Ziel -> Zähle die Zeilen der Daten, in denen die Zeichenfolge „distance“ vorkommt, und gib nur die Zahl an. Groß- und Kleinschreibung wird dabei unterschieden.

------ Material zur Übung ------

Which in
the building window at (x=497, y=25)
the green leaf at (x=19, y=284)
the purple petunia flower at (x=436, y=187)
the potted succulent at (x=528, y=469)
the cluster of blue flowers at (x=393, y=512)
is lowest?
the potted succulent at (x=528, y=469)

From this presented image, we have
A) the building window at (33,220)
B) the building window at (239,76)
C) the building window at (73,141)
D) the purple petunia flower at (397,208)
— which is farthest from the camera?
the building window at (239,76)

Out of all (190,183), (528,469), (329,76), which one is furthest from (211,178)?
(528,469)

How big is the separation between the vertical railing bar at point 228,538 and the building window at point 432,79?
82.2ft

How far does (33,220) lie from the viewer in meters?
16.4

------
------ Material zur Übung ------

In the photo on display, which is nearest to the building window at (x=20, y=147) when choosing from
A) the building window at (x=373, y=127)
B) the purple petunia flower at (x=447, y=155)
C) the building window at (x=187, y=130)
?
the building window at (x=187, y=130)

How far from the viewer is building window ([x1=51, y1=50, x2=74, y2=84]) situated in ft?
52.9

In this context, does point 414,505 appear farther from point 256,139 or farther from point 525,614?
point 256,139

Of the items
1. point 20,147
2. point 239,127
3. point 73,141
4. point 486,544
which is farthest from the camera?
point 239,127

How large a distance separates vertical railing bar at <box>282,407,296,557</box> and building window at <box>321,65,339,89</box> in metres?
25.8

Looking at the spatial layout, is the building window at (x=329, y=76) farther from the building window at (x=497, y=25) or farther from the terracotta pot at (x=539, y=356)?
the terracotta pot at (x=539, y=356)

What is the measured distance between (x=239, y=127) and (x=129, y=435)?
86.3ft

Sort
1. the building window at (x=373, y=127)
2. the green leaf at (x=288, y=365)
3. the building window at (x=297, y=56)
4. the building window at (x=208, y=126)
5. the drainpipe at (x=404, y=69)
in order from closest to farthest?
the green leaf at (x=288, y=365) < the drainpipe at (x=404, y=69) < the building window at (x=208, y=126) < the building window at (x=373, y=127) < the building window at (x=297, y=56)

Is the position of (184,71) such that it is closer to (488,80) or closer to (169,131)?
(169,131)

------

Ergebnis -> 2